Deacon’s prediction is that, if college golf can return to normal next season, many seniors will be enticed by the potential of securing professional status through the PGA Tour University program. According to reports, the top five college seniors will be granted status on the Korn Ferry Tour while others will earn varying degrees of status on the Mackenzie Tour, PGA Tour Latinoamérica and PGA Tour China.
“That’s definitely going to affect a lot of people,” Deacon said. “It’s a huge carrot being dangled out there.”
A couple of hours south in Tampa, Steve Bradley is also preparing to manage his University of South Florida Bulls through the uncertainty of roster growth and scholarship decisions.
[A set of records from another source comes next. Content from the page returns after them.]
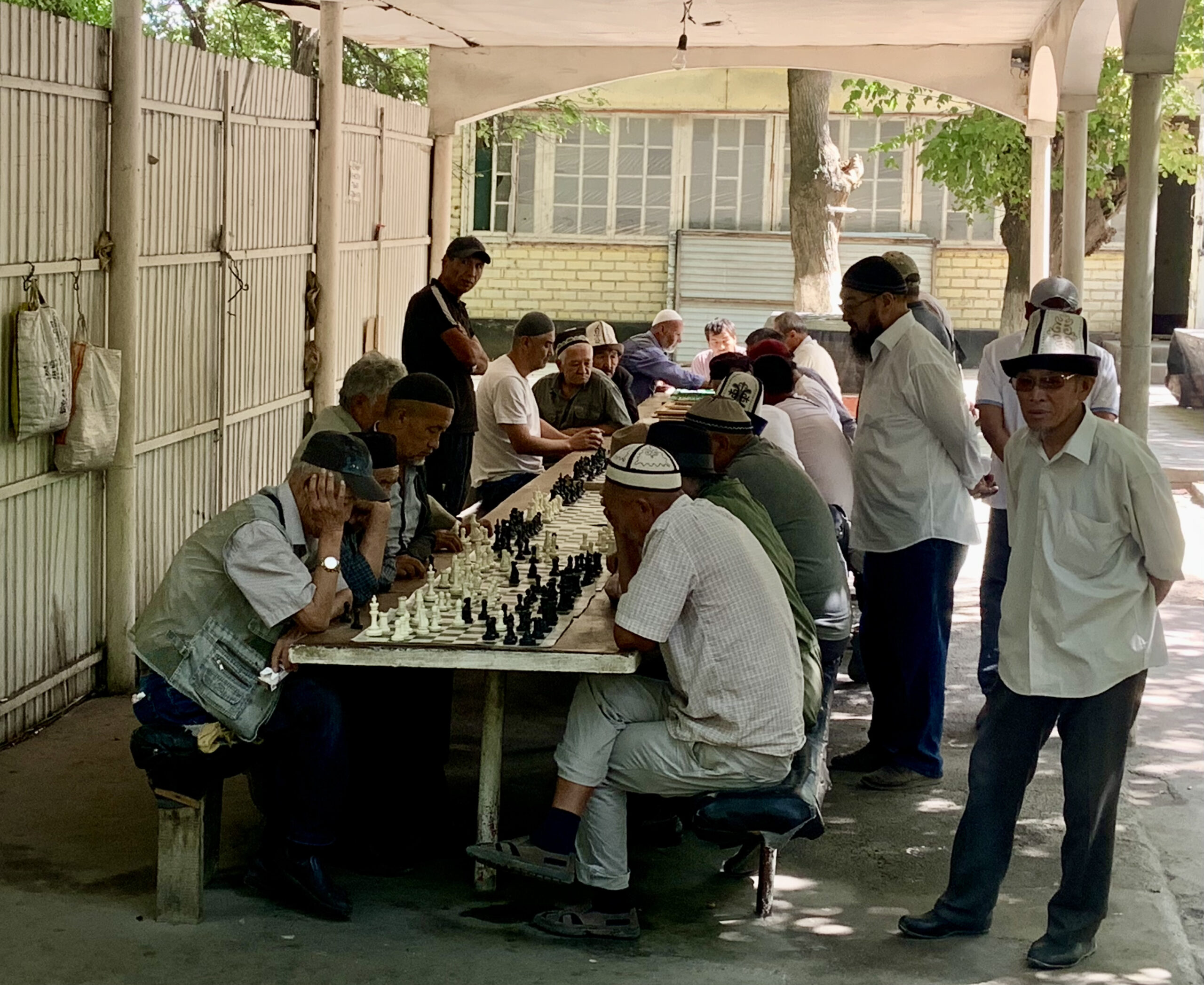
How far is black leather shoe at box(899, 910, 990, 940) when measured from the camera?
499 cm

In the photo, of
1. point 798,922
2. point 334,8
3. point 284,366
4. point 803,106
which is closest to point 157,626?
point 798,922

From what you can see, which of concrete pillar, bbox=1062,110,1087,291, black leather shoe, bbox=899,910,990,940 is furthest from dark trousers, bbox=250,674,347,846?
concrete pillar, bbox=1062,110,1087,291

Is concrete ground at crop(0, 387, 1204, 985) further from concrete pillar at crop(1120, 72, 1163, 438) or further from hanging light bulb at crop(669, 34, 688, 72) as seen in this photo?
hanging light bulb at crop(669, 34, 688, 72)

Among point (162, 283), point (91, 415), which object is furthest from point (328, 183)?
point (91, 415)

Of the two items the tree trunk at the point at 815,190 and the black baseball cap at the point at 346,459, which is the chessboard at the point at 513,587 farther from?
the tree trunk at the point at 815,190

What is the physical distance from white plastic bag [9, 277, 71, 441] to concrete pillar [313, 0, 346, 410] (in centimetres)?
364

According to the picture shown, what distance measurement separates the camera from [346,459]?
485 cm

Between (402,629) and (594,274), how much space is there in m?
21.7

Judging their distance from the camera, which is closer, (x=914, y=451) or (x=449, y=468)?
(x=914, y=451)

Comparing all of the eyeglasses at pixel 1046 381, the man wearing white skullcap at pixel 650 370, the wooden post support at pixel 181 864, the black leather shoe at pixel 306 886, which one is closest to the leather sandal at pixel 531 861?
the black leather shoe at pixel 306 886

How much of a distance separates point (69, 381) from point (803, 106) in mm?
12903

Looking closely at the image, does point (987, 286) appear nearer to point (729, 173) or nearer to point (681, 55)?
point (729, 173)

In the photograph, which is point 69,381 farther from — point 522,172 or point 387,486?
point 522,172

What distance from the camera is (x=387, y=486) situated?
216 inches
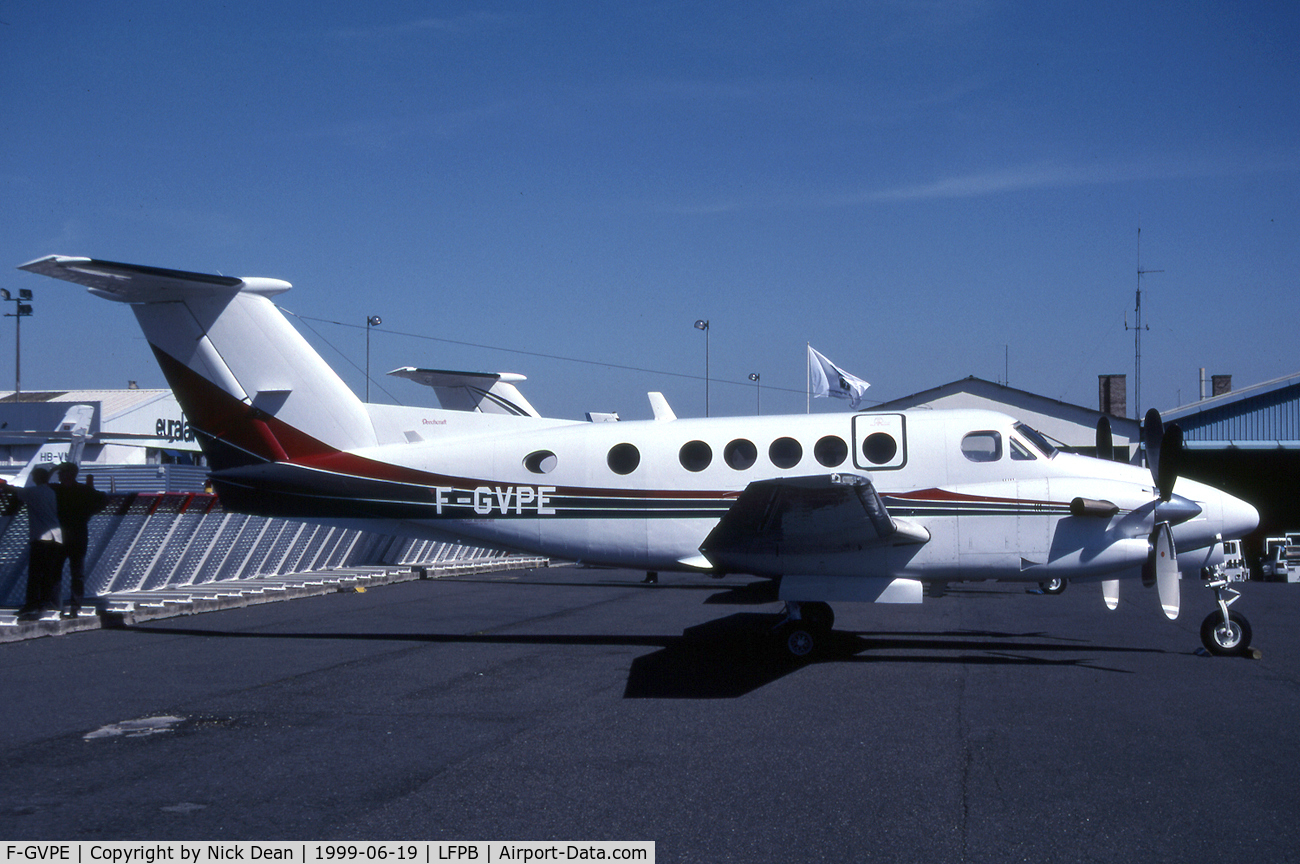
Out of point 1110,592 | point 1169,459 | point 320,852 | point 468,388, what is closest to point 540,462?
point 1169,459

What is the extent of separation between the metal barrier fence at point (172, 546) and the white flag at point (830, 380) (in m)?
12.6

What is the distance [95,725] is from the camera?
292 inches

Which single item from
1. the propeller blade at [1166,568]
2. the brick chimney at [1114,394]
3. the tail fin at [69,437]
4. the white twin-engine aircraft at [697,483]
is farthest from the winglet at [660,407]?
the brick chimney at [1114,394]

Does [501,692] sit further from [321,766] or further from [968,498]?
[968,498]

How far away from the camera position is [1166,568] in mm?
10734

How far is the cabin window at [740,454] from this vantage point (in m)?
11.7

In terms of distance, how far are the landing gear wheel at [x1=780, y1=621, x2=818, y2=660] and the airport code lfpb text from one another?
6.46 meters

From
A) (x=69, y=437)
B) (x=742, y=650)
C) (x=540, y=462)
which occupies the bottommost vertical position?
(x=742, y=650)

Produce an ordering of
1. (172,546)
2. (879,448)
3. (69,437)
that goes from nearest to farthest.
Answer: (879,448) → (172,546) → (69,437)

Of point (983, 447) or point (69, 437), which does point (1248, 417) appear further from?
point (69, 437)

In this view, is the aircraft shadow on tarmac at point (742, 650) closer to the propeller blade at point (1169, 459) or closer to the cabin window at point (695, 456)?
the propeller blade at point (1169, 459)

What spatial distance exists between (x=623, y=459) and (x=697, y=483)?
952 mm

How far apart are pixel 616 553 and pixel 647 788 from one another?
20.7ft

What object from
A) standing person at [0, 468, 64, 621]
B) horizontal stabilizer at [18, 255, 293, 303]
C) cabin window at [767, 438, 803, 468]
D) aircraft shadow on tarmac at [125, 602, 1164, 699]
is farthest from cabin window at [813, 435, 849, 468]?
standing person at [0, 468, 64, 621]
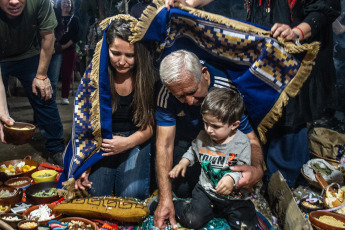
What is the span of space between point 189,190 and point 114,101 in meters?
1.00

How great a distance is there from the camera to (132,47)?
7.42 ft

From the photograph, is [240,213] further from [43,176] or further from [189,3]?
[43,176]

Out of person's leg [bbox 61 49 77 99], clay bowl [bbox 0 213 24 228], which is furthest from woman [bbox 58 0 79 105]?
clay bowl [bbox 0 213 24 228]

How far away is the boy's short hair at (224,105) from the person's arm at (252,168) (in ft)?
0.90

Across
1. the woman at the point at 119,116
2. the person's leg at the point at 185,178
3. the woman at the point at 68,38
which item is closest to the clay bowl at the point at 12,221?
the woman at the point at 119,116

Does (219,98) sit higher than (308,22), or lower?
lower

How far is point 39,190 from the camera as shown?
267 cm

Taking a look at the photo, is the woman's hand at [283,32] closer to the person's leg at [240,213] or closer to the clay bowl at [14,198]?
the person's leg at [240,213]

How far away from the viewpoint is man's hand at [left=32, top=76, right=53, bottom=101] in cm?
340

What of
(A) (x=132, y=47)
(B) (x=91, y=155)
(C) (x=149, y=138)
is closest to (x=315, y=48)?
(A) (x=132, y=47)

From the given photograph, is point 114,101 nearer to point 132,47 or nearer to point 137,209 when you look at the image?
point 132,47

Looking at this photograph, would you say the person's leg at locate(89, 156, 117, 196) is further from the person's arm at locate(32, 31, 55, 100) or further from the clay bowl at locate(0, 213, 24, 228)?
the person's arm at locate(32, 31, 55, 100)

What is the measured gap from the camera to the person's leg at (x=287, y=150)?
2.71 metres

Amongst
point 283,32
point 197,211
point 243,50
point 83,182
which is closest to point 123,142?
point 83,182
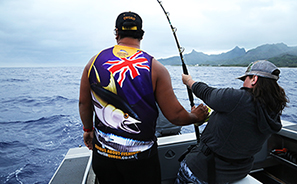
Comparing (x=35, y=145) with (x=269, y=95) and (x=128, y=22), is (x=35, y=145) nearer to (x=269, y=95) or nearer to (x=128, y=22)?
(x=128, y=22)

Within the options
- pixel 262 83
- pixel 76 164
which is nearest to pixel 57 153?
pixel 76 164

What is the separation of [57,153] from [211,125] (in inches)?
195

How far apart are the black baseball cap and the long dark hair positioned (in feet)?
2.92

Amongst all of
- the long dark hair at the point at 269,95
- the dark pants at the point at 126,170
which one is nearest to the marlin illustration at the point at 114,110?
the dark pants at the point at 126,170

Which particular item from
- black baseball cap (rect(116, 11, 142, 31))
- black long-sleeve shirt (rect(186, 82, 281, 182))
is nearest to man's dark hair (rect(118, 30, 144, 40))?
black baseball cap (rect(116, 11, 142, 31))

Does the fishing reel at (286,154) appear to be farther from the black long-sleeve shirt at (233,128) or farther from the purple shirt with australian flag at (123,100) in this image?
the purple shirt with australian flag at (123,100)

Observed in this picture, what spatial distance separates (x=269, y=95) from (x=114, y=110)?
0.99 metres

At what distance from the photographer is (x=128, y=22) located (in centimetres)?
127

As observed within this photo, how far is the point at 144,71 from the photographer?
3.75 ft

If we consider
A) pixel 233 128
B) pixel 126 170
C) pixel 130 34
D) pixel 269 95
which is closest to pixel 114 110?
pixel 126 170

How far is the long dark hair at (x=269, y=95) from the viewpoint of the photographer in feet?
4.00

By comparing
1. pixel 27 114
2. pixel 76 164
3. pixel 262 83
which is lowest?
pixel 27 114

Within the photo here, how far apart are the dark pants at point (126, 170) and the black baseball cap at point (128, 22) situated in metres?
0.88

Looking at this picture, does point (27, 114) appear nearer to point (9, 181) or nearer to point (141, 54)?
point (9, 181)
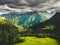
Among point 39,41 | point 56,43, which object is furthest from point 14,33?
point 56,43

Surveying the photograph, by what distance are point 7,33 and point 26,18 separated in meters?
1.27

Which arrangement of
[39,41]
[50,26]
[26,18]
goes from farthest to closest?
1. [26,18]
2. [50,26]
3. [39,41]

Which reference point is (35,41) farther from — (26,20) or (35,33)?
(26,20)

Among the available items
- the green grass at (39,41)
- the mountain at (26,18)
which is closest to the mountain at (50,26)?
the mountain at (26,18)

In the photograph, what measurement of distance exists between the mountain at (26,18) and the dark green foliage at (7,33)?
0.96ft

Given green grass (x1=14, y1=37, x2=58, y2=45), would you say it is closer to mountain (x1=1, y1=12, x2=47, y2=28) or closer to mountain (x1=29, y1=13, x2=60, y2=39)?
mountain (x1=29, y1=13, x2=60, y2=39)

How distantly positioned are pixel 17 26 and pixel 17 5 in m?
1.10

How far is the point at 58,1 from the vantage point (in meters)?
13.1

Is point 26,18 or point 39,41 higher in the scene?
point 26,18

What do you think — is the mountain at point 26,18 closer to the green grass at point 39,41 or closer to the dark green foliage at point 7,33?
the dark green foliage at point 7,33

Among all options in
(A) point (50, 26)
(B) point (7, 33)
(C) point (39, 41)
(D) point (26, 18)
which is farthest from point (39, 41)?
(B) point (7, 33)

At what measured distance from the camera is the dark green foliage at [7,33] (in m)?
12.6

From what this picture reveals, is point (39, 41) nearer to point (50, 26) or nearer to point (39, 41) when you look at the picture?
point (39, 41)

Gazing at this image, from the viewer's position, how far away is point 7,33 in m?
12.9
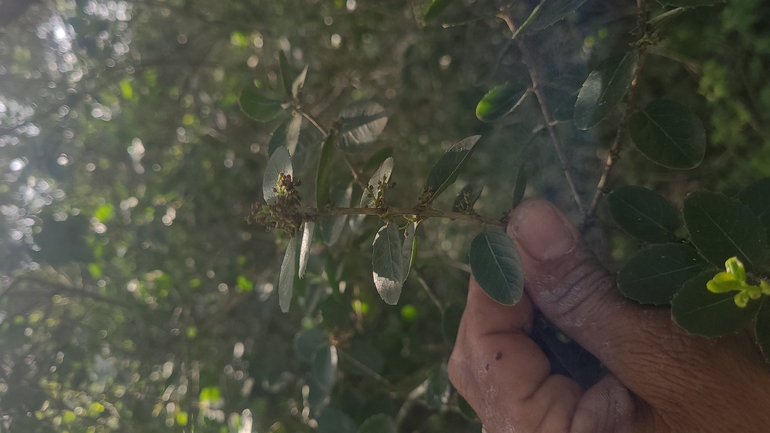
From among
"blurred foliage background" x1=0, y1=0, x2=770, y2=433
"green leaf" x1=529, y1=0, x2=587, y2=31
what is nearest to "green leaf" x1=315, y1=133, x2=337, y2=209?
"green leaf" x1=529, y1=0, x2=587, y2=31

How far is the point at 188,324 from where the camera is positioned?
1.84 m

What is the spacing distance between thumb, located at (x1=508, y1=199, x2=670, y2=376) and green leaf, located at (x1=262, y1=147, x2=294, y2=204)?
45 centimetres

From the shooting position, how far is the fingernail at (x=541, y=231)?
90 cm

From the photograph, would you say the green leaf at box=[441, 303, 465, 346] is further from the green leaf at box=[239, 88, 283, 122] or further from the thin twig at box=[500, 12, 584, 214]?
the green leaf at box=[239, 88, 283, 122]

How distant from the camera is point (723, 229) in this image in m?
0.65

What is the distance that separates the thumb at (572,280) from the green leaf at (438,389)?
1.47 feet

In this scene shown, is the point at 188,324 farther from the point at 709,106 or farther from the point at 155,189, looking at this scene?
the point at 709,106

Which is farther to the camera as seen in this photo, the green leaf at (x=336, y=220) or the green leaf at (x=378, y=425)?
the green leaf at (x=378, y=425)

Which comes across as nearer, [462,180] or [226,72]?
[462,180]

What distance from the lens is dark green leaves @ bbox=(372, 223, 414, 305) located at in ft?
2.47

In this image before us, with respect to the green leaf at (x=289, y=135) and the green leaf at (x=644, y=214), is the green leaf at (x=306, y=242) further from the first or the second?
the green leaf at (x=644, y=214)

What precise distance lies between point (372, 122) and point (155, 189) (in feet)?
4.46

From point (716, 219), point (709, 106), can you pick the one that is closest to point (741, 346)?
point (716, 219)

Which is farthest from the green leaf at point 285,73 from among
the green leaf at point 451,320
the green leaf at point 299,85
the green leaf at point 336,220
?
the green leaf at point 451,320
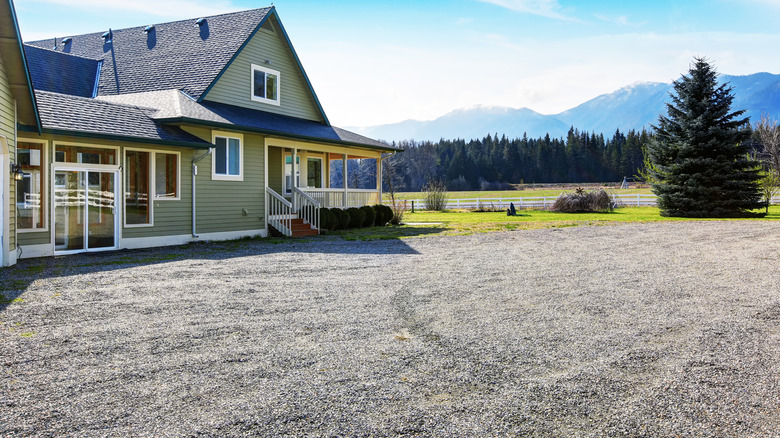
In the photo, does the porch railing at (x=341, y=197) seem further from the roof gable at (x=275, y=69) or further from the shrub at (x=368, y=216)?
the roof gable at (x=275, y=69)

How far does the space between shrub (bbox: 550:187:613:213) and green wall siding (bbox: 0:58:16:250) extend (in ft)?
88.5

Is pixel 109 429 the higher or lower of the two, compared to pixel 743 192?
lower

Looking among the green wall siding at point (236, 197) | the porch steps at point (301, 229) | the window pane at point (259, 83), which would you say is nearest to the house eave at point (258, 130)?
the green wall siding at point (236, 197)

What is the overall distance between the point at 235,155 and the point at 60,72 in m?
7.07

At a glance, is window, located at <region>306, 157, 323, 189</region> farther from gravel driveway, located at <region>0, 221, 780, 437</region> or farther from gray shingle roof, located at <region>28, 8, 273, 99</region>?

Unlike with Deacon’s team, Bradley has one senior who is likely to return to campus for a final year in an effort to gain experience and potentially gain status on a pro tour for 2021. As is the case at many schools, USF’s administration limits how many players can be on the team – that number is normally nine but there will be 10 players on the Bulls this fall.
“The expectation is that we will get back down to nine within the next year,” Bradley said. “We might need to make some tough decisions to get down to nine players. It’s going to be challenging for a lot of programs.
“If you had three seniors and two of them were starters and one wasn’t, you would want those two starters back, but do you want the other one? They may want to come back to improve their game, but the coach may not want them to.”
There are too many unknowns at the moment to make sweeping statements, but coaches will have a ton to sort through in the coming months.
How it all shakes out could leave an indelible impact on college golf for many years.